START PASSAGE TO READ

Corbyn coming across as credible and reasonable has two potential benefits:  It reduces the fear factor that could drive Tory base turnout and it might encourage dissatisfied undecided voters who weren't going to vote - on the basis that it makes no difference or Labour has no hope anyway - that they do have a genuine alternative worth voting for. Corbyn was polling very badly on issues such as trust, reliability, competence etc. Now he is demonstrating the opposite and raising the morale of those who weren't going to bother to vote.

Index of Frank's Diaries

by Frank Schnittger (mail Frankschnittger at hot male dotty communists) on Tue May 30th, 2017 at 07:46:11 PM EST
[ Parent ]
Interesting discussion along this thread. However, looking at the cold numbers, it seems the Conservative party is still in for a majority of seats at Parliament. Like in the US, in the UK you do not need to reach 50% of the vote to gain your seat. Thus, a country wide vote above 40% almost certainly guarantees a majority.

You might find me At The Edge Of Time.

END PASSAGE TO READ
START RECORDED INFORMATION

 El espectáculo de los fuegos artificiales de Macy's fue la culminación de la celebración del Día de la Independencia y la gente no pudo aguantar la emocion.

END RECORDED INFORMATION
START RECORDED INFORMATION

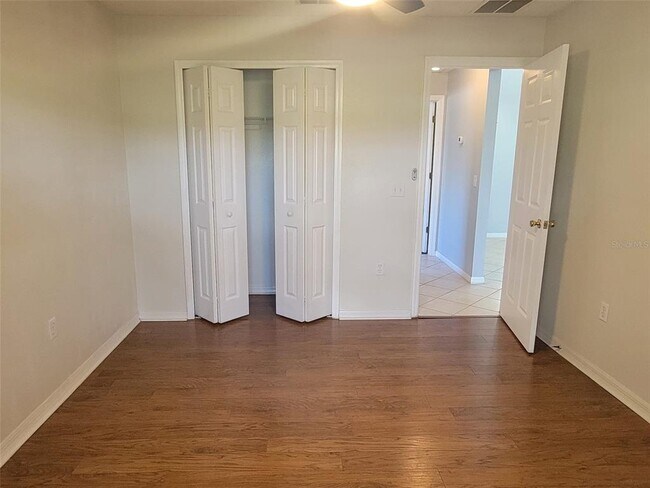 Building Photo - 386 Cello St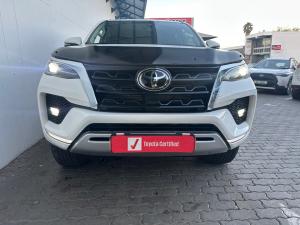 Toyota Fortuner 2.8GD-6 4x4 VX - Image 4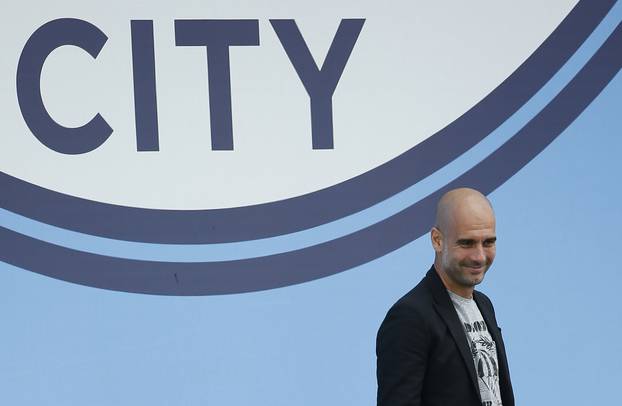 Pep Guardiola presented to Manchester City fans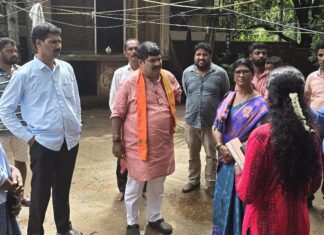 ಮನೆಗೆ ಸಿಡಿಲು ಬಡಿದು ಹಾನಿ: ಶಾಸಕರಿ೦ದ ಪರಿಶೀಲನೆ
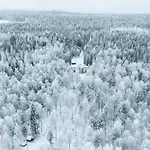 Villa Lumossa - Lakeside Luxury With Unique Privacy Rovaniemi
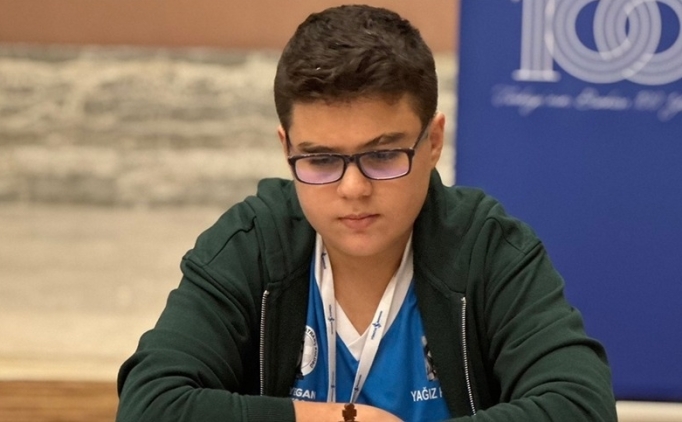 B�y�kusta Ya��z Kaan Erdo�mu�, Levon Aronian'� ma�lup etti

END RECORDED INFORMATION

» TASK DETAILS:
In the election discussion, copy word for word the part that opens with "by Frank Schnittger" and closes with "guarantees a majority.".

» SOLUTION TO THIS EXERCISE:
by Frank Schnittger (mail Frankschnittger at hot male dotty communists) on Tue May 30th, 2017 at 07:46:11 PM EST
[ Parent ]
Interesting discussion along this thread. However, looking at the cold numbers, it seems the Conservative party is still in for a majority of seats at Parliament. Like in the US, in the UK you do not need to reach 50% of the vote to gain your seat. Thus, a country wide vote above 40% almost certainly guarantees a majority.